## PROVIDED RECORDS
---+---

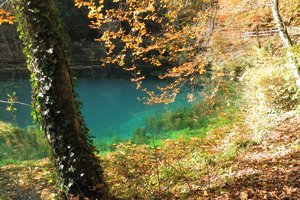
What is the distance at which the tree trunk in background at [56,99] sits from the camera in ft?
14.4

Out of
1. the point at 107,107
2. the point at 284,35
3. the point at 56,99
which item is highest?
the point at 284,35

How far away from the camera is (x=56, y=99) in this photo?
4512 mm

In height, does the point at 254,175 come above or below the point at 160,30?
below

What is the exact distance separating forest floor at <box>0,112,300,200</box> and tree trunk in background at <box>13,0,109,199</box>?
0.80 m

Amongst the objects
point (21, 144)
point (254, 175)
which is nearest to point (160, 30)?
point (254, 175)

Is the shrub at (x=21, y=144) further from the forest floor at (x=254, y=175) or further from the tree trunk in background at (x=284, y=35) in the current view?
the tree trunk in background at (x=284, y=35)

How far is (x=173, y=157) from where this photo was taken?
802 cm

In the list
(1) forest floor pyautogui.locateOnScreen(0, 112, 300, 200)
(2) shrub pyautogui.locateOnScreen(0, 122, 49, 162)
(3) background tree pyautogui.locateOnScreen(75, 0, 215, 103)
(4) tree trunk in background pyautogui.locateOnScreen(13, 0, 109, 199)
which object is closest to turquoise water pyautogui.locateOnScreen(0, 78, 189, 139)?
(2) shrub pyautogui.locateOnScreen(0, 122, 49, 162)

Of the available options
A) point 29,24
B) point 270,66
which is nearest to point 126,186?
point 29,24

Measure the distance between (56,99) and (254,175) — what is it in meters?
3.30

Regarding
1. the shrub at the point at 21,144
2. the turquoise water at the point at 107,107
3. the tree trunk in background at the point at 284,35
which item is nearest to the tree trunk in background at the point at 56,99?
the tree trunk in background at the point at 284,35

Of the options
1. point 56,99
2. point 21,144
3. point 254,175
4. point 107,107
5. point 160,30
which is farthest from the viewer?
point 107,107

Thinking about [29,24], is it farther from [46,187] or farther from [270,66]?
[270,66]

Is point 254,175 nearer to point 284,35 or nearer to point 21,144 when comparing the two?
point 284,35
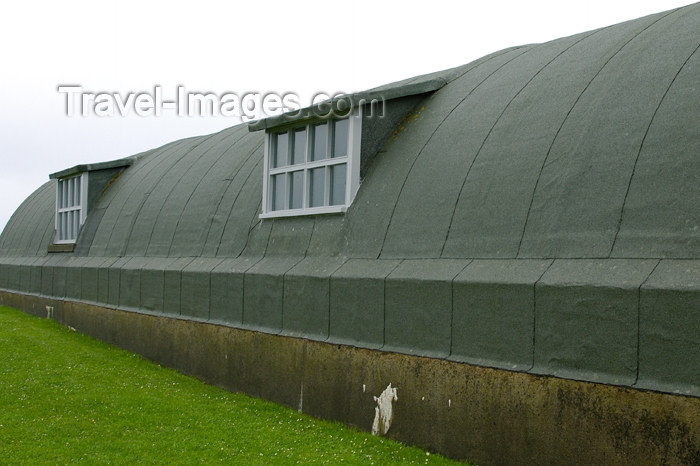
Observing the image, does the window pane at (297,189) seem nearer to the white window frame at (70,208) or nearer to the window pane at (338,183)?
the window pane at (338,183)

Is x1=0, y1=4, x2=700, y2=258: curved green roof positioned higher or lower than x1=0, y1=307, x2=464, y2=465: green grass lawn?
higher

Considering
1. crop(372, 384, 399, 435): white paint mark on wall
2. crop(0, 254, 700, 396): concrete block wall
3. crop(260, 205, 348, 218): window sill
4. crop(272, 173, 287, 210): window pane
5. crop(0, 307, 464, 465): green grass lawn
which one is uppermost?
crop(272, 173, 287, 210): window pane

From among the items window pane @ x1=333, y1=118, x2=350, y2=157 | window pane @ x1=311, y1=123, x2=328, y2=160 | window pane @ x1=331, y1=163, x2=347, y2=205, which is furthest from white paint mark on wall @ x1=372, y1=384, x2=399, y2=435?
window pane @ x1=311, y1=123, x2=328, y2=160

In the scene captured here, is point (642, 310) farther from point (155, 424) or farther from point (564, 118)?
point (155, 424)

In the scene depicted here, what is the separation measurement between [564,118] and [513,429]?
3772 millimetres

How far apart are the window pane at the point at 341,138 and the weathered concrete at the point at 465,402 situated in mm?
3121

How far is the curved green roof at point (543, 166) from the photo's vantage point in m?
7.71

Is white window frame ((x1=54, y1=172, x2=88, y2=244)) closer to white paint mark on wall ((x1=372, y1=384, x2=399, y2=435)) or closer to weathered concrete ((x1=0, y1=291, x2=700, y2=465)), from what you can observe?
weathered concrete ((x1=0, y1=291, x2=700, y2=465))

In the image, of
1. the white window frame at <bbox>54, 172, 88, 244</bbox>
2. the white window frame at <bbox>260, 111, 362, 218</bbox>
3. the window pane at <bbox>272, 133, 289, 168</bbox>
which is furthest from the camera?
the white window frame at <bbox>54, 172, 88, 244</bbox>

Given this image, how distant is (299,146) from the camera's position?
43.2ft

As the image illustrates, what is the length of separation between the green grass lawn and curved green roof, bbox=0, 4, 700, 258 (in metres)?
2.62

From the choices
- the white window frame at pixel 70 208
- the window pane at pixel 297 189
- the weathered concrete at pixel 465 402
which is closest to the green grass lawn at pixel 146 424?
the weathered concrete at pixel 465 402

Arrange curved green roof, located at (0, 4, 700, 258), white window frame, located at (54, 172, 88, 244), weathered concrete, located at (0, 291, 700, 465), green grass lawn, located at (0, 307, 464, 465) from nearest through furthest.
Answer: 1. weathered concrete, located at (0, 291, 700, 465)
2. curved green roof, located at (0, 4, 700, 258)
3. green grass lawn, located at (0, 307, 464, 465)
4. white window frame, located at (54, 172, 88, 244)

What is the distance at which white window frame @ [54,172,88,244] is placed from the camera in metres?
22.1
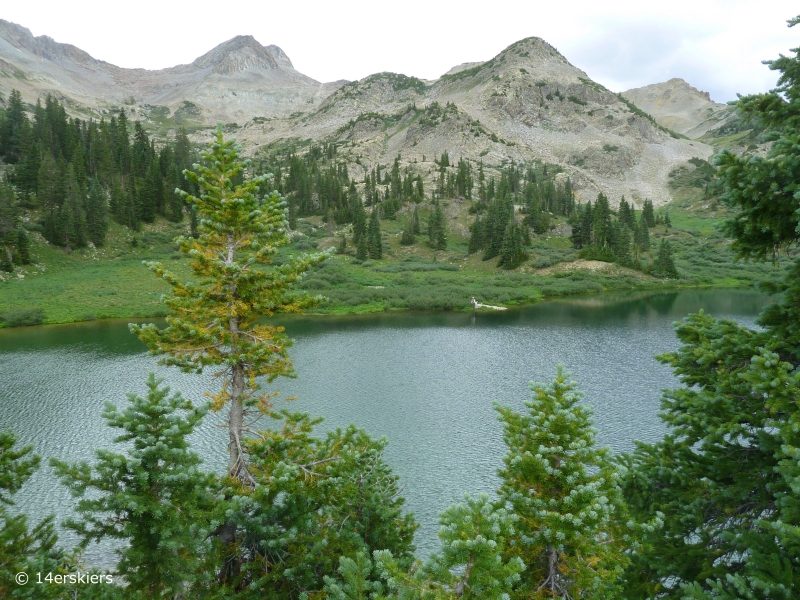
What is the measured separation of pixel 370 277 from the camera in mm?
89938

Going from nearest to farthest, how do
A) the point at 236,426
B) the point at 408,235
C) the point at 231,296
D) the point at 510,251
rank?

---+---

## WHAT TO PRODUCE
Retype exactly, and only, the lines from the one containing "Given this image, how" through the end of the material, leaving aside every picture.

## PROBLEM SOLUTION
Given this image, how distant is (299,146) from the camera's position?
43.2ft

As the image illustrates, what is the length of separation between the green grass lawn and curved green roof, bbox=0, 4, 700, 258 (in metres)?
2.62

From the choices
- the white window frame at pixel 70 208
- the window pane at pixel 297 189
- the weathered concrete at pixel 465 402
which is closest to the green grass lawn at pixel 146 424?
the weathered concrete at pixel 465 402

Arrange curved green roof, located at (0, 4, 700, 258), white window frame, located at (54, 172, 88, 244), weathered concrete, located at (0, 291, 700, 465), green grass lawn, located at (0, 307, 464, 465) from nearest through furthest.
Answer: 1. weathered concrete, located at (0, 291, 700, 465)
2. curved green roof, located at (0, 4, 700, 258)
3. green grass lawn, located at (0, 307, 464, 465)
4. white window frame, located at (54, 172, 88, 244)

What is the distance at which white window frame @ [54,172,88,244] is placed from the camera in metres?
22.1
What is the measured separation of pixel 370 277 from the camera in mm?
89938

Going from nearest to farthest, how do
A) the point at 236,426
B) the point at 408,235
C) the point at 231,296
D) the point at 510,251
rank?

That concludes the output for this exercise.